Mr Wyatt said the Government was committed to Indigenous constitutional change and would design the model with First Australians, having allocated $7 million towards the process.
John Lochowiak, chair of the peak Aboriginal and Torres Strait Islander body in the Catholic Church, the National Aboriginal and Torres Strait Islander Catholic Council (NATSICC), said: “It is heartening to see a bipartisan approach to discussion on this issue. We, as Australians, need to work together on this. It is the only way forward.
“Whatever the outcome that is decided, the result has to be meaningful change in the lives of Aboriginal and Torres Strait Islander people.”
Craig Arthur, national administrator for NATSICC, said the Council supported any initiative to strengthen the voices of Aboriginal and Torres Strait Islanders.
“NATSICC believes it is important that a strong focus is placed on empowering all people within all communities,” he said.

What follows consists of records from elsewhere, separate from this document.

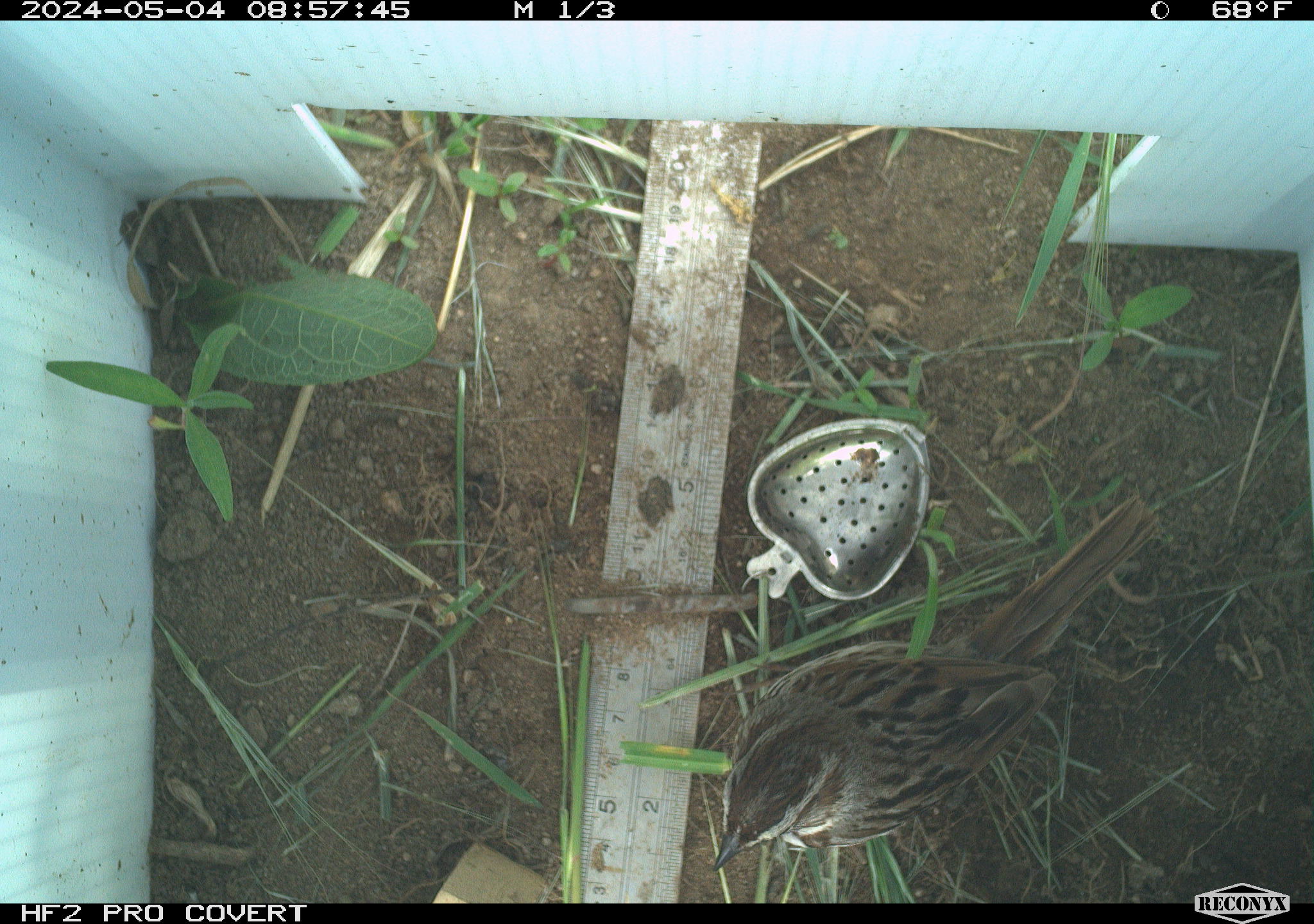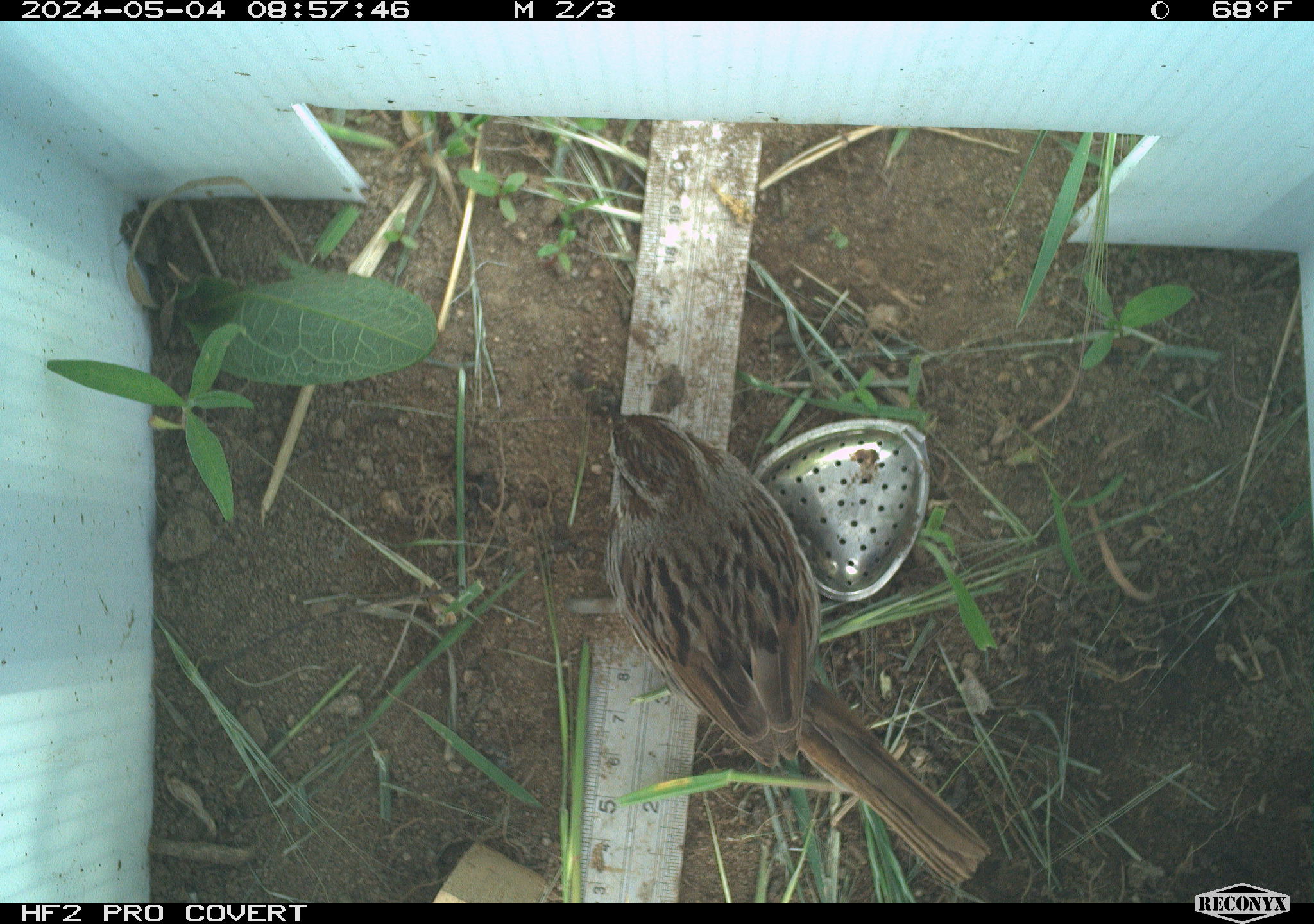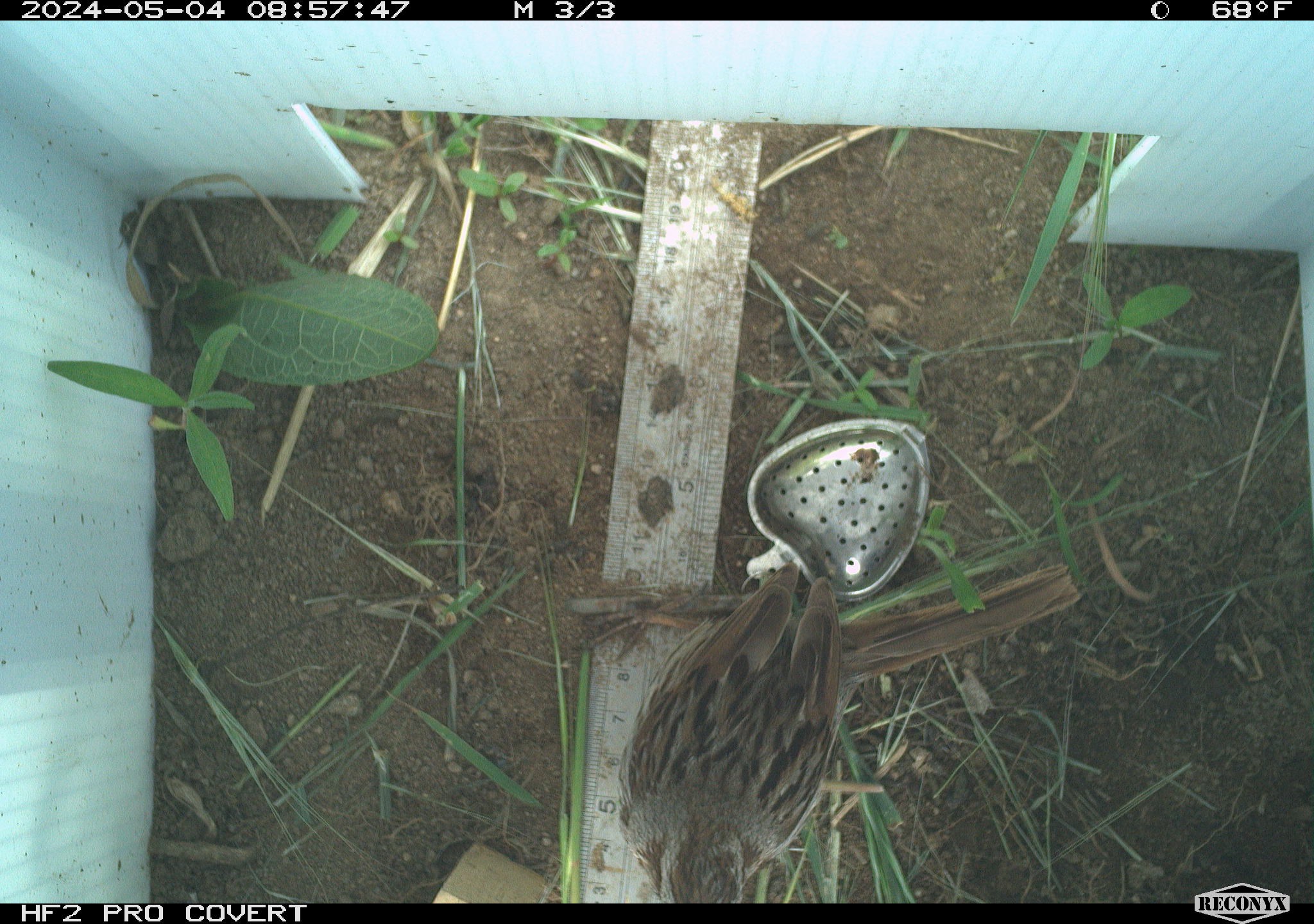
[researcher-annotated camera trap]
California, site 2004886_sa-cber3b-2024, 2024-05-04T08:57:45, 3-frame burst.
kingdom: Animalia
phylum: Chordata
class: Aves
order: Passeriformes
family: Passerellidae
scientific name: Passerellidae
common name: new world sparrows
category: passerellidae family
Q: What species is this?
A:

“However, representatives would like to see more details on what is proposed.”
Christopher Ohlsen, executive secretary of the Australian Catholic Bishops Conference’s Commission for Relations with Aboriginal and Torres Strait Islander Peoples, said the Church welcomes the Government’s intentions for a referendum and for placing a timeline on that process.

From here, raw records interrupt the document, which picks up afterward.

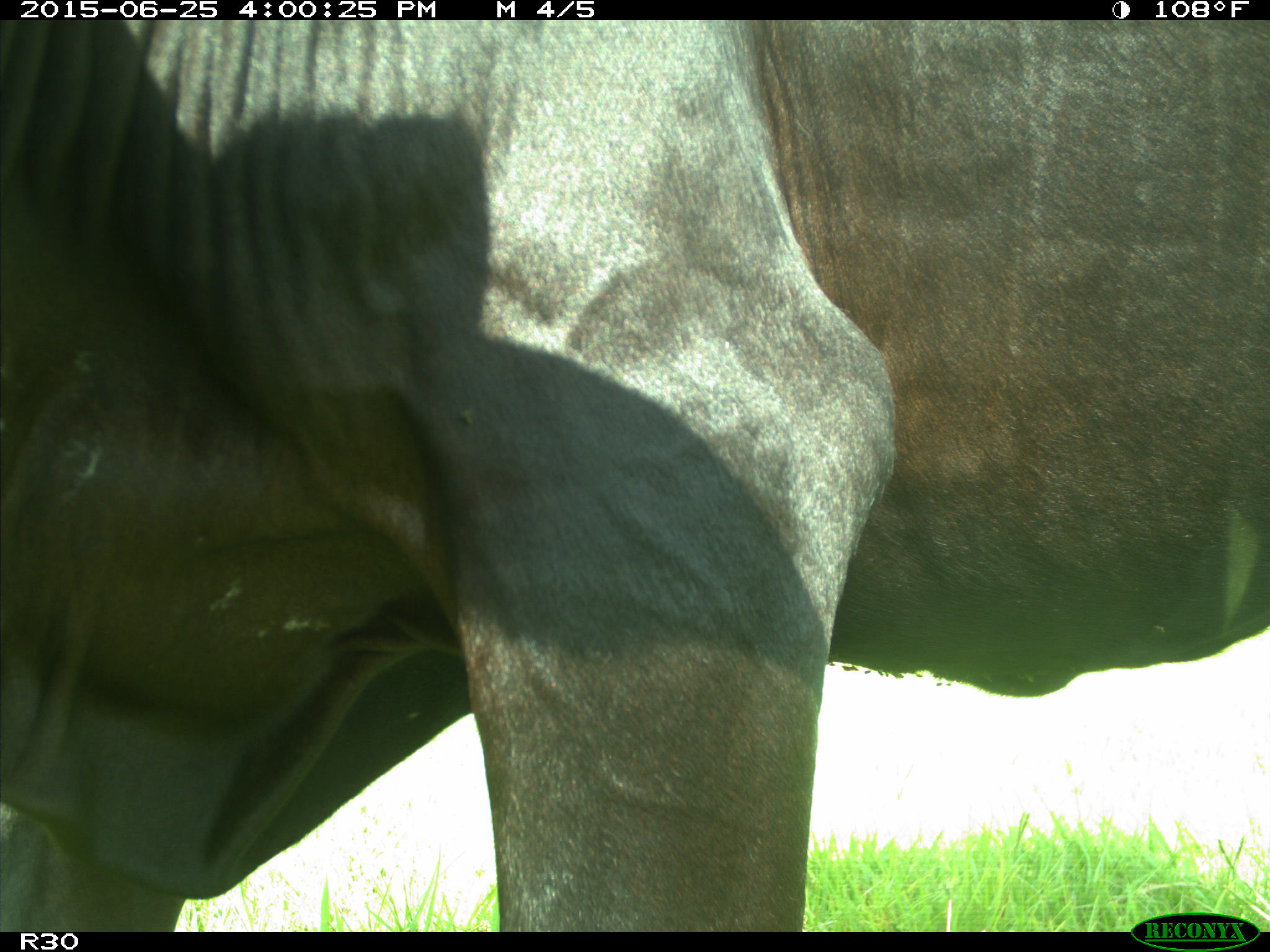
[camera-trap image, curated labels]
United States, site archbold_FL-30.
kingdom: Animalia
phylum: Chordata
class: Mammalia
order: Artiodactyla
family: Bovidae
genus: Bos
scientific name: Bos taurus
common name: domestic cow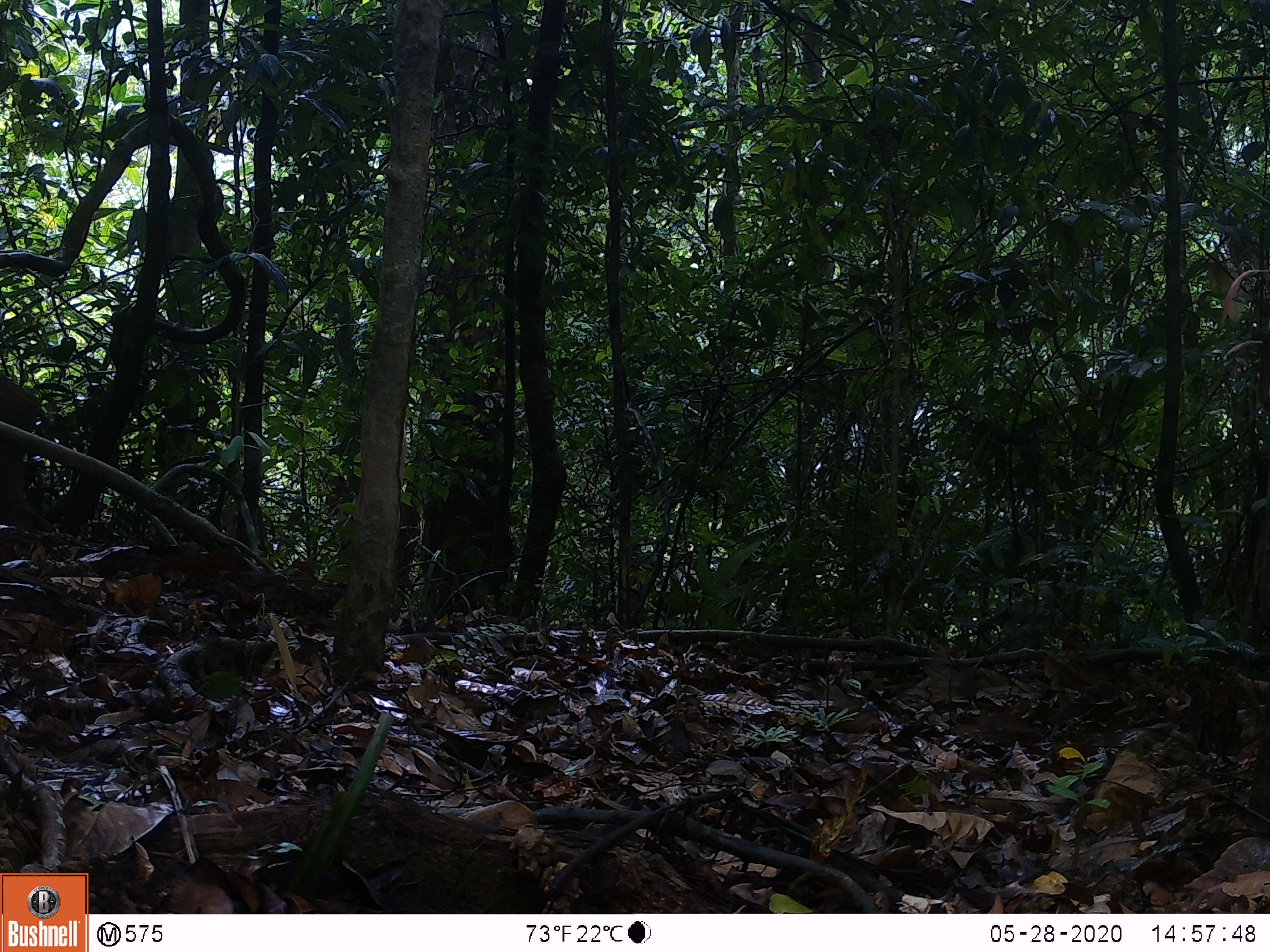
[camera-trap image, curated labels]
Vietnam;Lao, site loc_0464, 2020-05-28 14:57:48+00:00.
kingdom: Animalia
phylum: Chordata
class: Mammalia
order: Artiodactyla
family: Suidae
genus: Sus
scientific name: Sus scrofa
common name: eurasian wild pig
Eurasian wild pig (Sus scrofa). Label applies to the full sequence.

“We will await further details about the proposed referendum and will then engage in a process of consultation with our Indigenous brothers and sisters,” he said.
NATSICC and the bishops acknowledged the need to respect the diversity of Aboriginal and Torres Strait Islander communities across Australia by giving voice to all perspectives.
The dignity and value of the individual, a core tenet of Catholic Social Teaching, is central to the issue of acknowledgement and recognition, those groups agreed.